May 29, 2024 at 8:47 am

(L-R) Dr Brendan Ciaran Browne, Antony Lerman and Professor David Miller at MEMO’s hosted event, Academic Censorship in the UK, in London on 28 May 2024

Tonight MEMO hosted an event on Academic Censorship in the UK, in which a panel of experts discussed efforts to subdue the Palestinian narrative within academia, as well as to assess the methods and mechanisms used toward that suppression.

Held at London’s iconic P21 Gallery, the event’s panel consisted of Dr Brendan Ciaran Browne, assistant professor of conflict resolution at Trinity College Dublin who was recently a target of academic censorship over his work on Palestine, Professor David Miller, a British sociologist with a research focus on Islamophobia and propaganda, as well as Antony Lerman, former founding director of the Institute for Jewish Policy Research (JPR) and an author specialising in anti-Semitism, Middle Eastern politics and the Israeli-Palestinian conflict.

Professor David Miller, who was wrongly sacked by Bristol University back in 2021 for his anti-Zionist views before winning a landmark court case this year against his dismissal stated that “You can’t have academia without freedom of speech and thought, and without those freedoms you can’t have science.”

He also highlighted the plight of British Muslims – and Muslims throughout the West – in the targeting of anti-Semitism allegations, saying that “there’s an absolute war against Muslims [by Zionists]” and that “Muslims are by far the worst sufferers of that discrimination”.
######
# Tasks
1. Who sat on the panel at the academic censorship event described in the article above? Name each panelist.
2. Write the next part of the article on MEMO's academic censorship event, starting right after its final sentence.

# Material provided
######
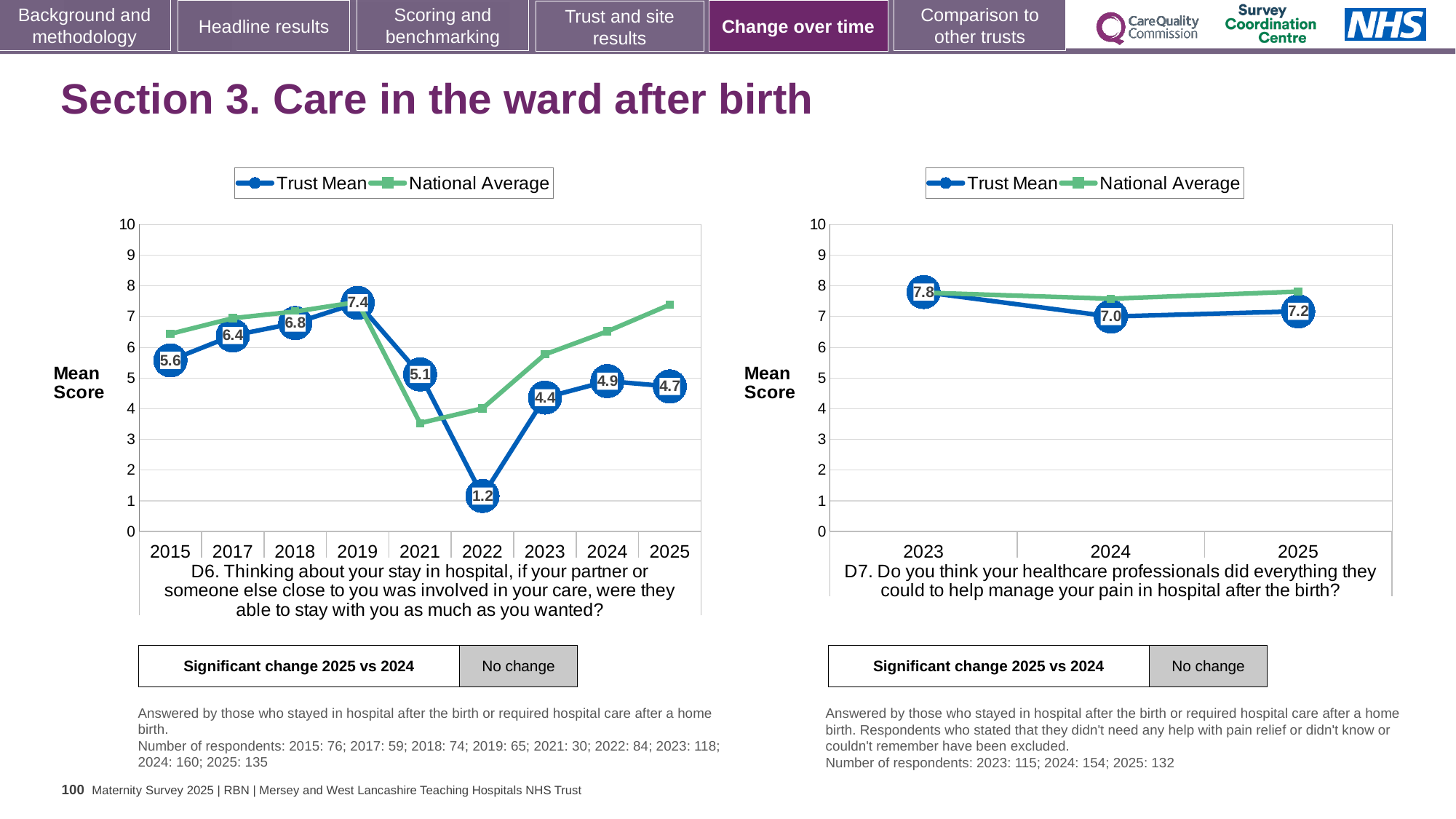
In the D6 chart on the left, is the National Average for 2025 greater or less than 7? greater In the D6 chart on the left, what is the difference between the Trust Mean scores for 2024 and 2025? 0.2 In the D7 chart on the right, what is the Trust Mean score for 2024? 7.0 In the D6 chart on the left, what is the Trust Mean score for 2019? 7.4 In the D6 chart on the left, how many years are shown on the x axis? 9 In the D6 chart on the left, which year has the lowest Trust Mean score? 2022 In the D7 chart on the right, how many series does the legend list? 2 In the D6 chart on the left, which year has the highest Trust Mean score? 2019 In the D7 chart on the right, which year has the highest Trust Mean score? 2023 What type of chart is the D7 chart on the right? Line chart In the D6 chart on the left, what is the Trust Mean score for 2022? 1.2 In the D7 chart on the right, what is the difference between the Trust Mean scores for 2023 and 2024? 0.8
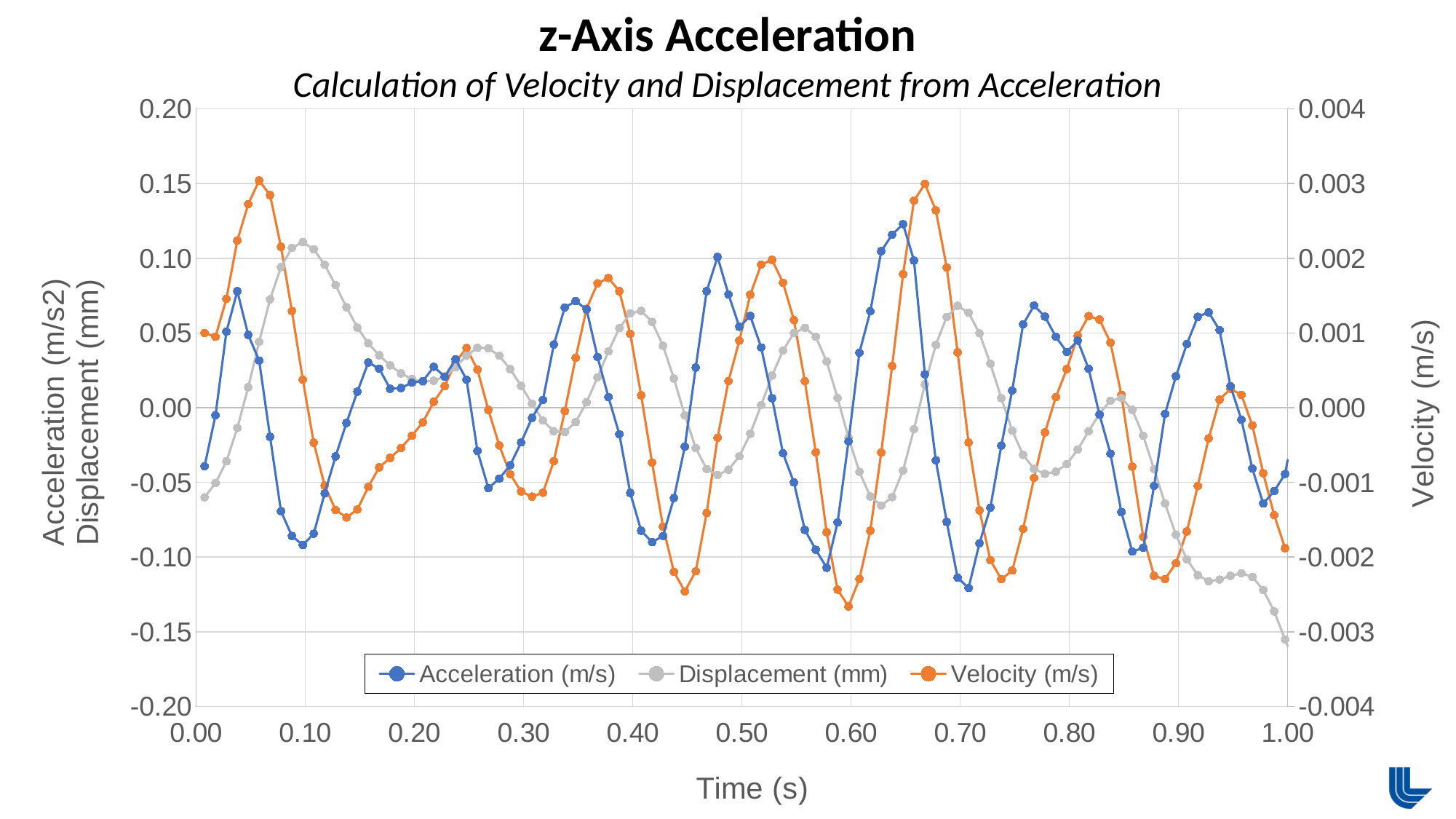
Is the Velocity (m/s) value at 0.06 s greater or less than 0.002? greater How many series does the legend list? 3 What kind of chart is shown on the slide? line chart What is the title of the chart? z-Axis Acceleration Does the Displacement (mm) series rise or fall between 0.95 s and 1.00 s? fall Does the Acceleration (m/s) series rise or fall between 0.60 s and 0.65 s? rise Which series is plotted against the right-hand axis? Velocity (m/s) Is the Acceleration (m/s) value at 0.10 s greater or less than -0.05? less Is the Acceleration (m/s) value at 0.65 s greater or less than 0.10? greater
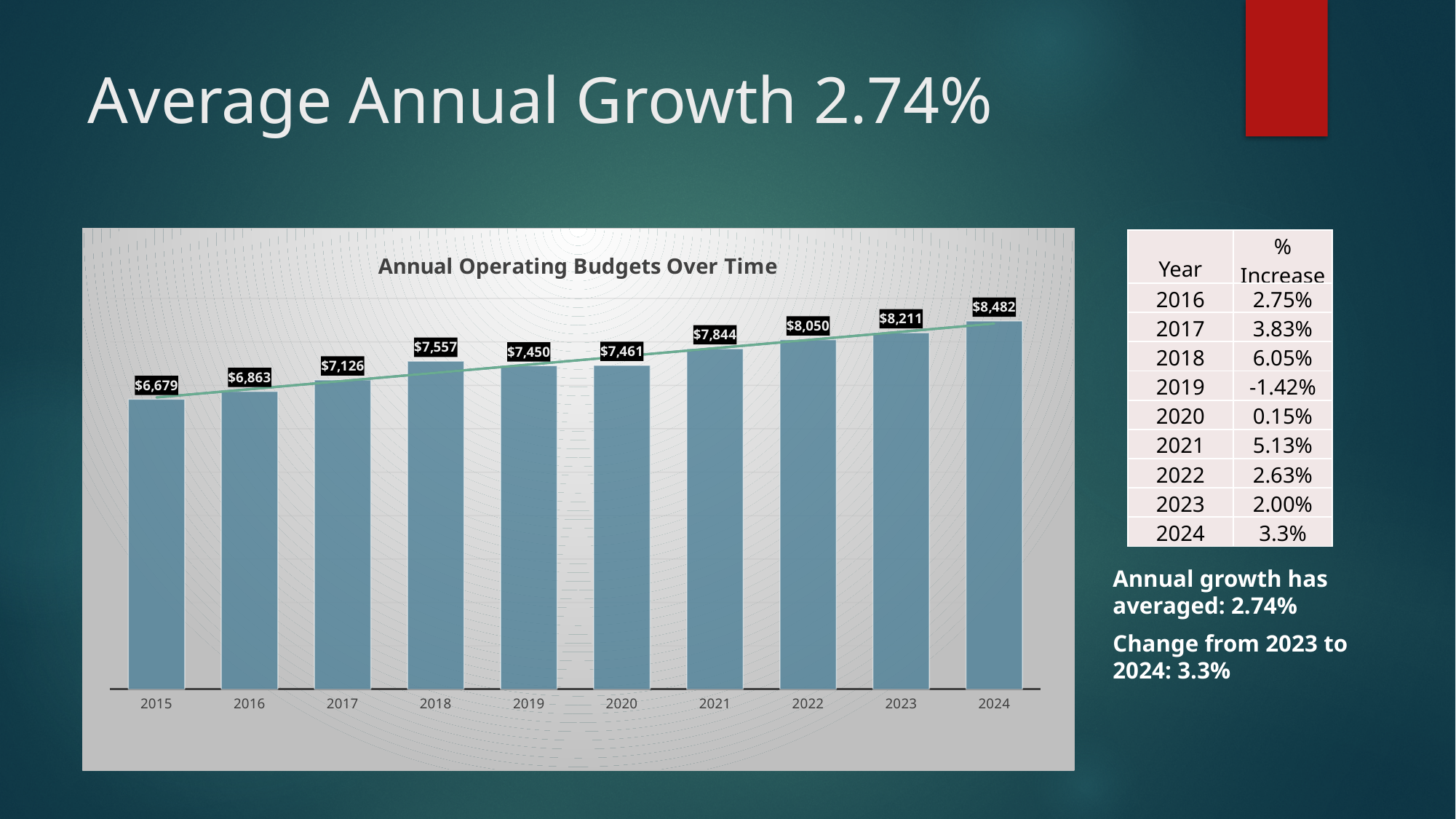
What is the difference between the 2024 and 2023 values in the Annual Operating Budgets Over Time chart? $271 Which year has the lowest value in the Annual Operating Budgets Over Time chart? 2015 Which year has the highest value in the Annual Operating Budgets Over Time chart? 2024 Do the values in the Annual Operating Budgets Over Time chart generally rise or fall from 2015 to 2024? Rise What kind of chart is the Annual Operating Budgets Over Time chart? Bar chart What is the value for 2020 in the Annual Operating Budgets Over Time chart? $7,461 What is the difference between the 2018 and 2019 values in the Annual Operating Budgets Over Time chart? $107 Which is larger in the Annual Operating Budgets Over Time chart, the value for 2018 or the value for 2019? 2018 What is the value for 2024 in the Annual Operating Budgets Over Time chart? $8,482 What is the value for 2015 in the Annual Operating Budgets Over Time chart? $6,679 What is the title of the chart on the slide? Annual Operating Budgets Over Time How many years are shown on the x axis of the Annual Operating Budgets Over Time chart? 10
######
# Answers to the tasks
1. Dr Brendan Ciaran Browne, Professor David Miller and Antony Lerman.

2.
Professor Miller even targeted the ideology of Zionism as a whole and called for its demise, stating that “We need to talk about the ending of Zionism as an ideology altogether”, explaining the need for what he called “DeZionisation” in academia and other fields.

READ: Not in our name: UK Jewish Academic Network forms to counter misuses of anti-Semitism

Dr Brendan Ciaran Browne, who was recently disinvited and turned away from a conference he was meant to speak at in Austria’s capital Vienna, lamented that “the impact of all this [censorship] is stigma… The space for academics gets marginalised, you become a pariah.”

When talking of the legal consequences of allegations of anti-Semitism, Brendan insisted that “We need to be going to our trade unions and saying that our employer has a duty of care… You don’t have to foot the bill or sell your home” to fight such allegations. He further insisted that “We need to own our language and not be too afraid to use it.”

Miller supported that stance, warning against thinking that one will be safe from anti-Semitism allegations if they duck and hide. “We can fight” such cases, he insisted, advising that “if you can, make sure you have an anti-Semitism lawyer.”

Tonight’s event comes amid the numerous pro-Palestinian protests and encampments that have swept through universities in the UK, as well as the US, with some of those institutions having cracked down on such expression, threatened students with legal action or ordered police to arrest pro-Palestinian students.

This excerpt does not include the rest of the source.